• [Text to read]:
________________________________________
I have noticed a large number of search hits on 3 Minute Theologian for anything to do with the Beatitudes, the Sermon on the Mount and Lent. As that time of the year is coming up, I thought I’d put in one handy place all the postings for last year’s series on the Beatitudes: Learning to Live Simply in Lent.

Beatitudes : Peace and Persecution

Life Attitudes

Consider these questions. (You don’t have to write an essay, but just think through what your answers might be.)

  • Pilate asked Jesus ‘what is truth?’ What answer would Jesus give if Pilate asked him ‘what is peace?’ What answer would you give? Pilate?

Bible Work Read through Matthew 5:9-10 (either alone or as a group). As you read, look at the notes you made when you read the Beatitudes during the first week:

  • !! for that which makes you think;
  • 🙂 those things you agree with, or approve of;
  • 🙁 those things you find difficult to believe or understand;
  • ?? those things which require you to go a little bit further.

Read this story of the Desert Fathers:

  • There were three friends who were eager workers, and one of them chose to devote himself to making peace between people who were fighting, in accordance with ‘Blessed are the peacemakers’. The second chose to visit the sick. The third went off to live in tranquillity in the desert. The first toiled away at the quarrels of men, but could not resolve them all, and so, in discouragement, went to the one who was looking after the sick, and he found him flagging too, not succeeding in fulfilling the commandment. So the two of them agreed to go and visit the one who was living in the desert. They told him their difficulties and asked him to tell them what he had been able to do. He was silent for a time, then he poured water into a bowl and said to them, ‘Look at the water.’ It was all turbulent. A little later he told them to look at it again, and see how the water had settled down. When they looked at it, they saw their own faces as in a mirror. Then he said to them, ‘In the same way a man who is living in the midst of men does not see his own sins because of all the disturbance, but if he becomes tranquil, especially in the desert, then he can see his own shortcomings.’ (Retold by Simon Tugwell)
________________________________________
• [Data section]:
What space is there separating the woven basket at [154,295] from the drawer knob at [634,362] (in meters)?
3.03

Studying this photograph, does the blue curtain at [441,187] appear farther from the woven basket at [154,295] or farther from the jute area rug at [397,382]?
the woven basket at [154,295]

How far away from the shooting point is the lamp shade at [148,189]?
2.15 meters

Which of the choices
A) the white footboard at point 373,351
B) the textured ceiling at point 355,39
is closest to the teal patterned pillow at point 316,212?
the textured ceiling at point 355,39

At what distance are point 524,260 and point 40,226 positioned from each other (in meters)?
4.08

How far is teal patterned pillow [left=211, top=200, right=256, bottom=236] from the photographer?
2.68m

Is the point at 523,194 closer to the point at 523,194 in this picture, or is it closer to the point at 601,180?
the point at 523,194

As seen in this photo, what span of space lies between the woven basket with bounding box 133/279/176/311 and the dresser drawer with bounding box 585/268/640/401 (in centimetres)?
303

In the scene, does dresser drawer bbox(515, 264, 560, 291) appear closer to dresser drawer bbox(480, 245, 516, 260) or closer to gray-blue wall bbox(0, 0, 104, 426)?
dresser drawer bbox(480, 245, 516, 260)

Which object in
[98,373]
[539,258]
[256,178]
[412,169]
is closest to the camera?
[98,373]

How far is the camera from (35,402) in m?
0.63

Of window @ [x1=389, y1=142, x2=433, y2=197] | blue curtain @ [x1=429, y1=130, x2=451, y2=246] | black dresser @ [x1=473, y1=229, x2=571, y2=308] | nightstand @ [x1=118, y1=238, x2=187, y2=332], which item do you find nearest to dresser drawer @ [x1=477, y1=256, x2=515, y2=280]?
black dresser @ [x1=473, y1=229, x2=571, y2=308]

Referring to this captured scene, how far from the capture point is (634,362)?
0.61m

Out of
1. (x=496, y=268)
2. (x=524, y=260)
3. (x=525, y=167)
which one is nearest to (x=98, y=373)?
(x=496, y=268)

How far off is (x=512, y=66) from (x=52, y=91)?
________________________________________
• [Challenge A]:
Transcribe the records word for word, from the line with "Which object in" through the last line of the records, including both of those lines.
• [Challenge B]:
Pick up the Lent reading on the Beatitudes after its final sentence and continue it.
The text and the records come from separate, unrelated sources.

• [Exercise answer A]:
Which object in
[98,373]
[539,258]
[256,178]
[412,169]
is closest to the camera?
[98,373]

How far is the camera from (35,402) in m?
0.63

Of window @ [x1=389, y1=142, x2=433, y2=197] | blue curtain @ [x1=429, y1=130, x2=451, y2=246] | black dresser @ [x1=473, y1=229, x2=571, y2=308] | nightstand @ [x1=118, y1=238, x2=187, y2=332], which item do you find nearest to dresser drawer @ [x1=477, y1=256, x2=515, y2=280]?
black dresser @ [x1=473, y1=229, x2=571, y2=308]

Referring to this captured scene, how far from the capture point is (634,362)?
0.61m

Out of
1. (x=496, y=268)
2. (x=524, y=260)
3. (x=525, y=167)
which one is nearest to (x=98, y=373)?
(x=496, y=268)

How far off is (x=512, y=66) from (x=52, y=91)?

• [Exercise answer B]:
Can you answer these questions?

  • Why is peacemaking so important to God?
  • What do you make of the story of the Desert Fathers? Whose part would you take?
  • How and where could you ‘make peace’?
  • Look at Jesus’s ‘cleansing the temple’ in Matthew 21:10-16. Is Jesus a peacemaker here?

Read this passage:

  • Persecution is an embarrassment to Western Christians; or rather, the lack of it is. There is so much in the scriptures that prepares the disciples for a rough ride, for suffering and pain in this world, that when it does not happen we are thrown by the experience. Are we simply not worth persecuting, we wonder? (Robert Warren, Living Well, 1988))
  • Are we worth persecuting?
  • How do we discern when hostility is ‘persecution’ and when it is deserved censure?
  • What one thing might God be calling you to do that goes against the flow?
  • How can we respond to the sufferings of persecuted Christians elsewhere in the world?

Vangelis : A Way – from the album ‘Heaven and Hell’ (1975); Evangelos Odysseas Papathanassiou (b.1943)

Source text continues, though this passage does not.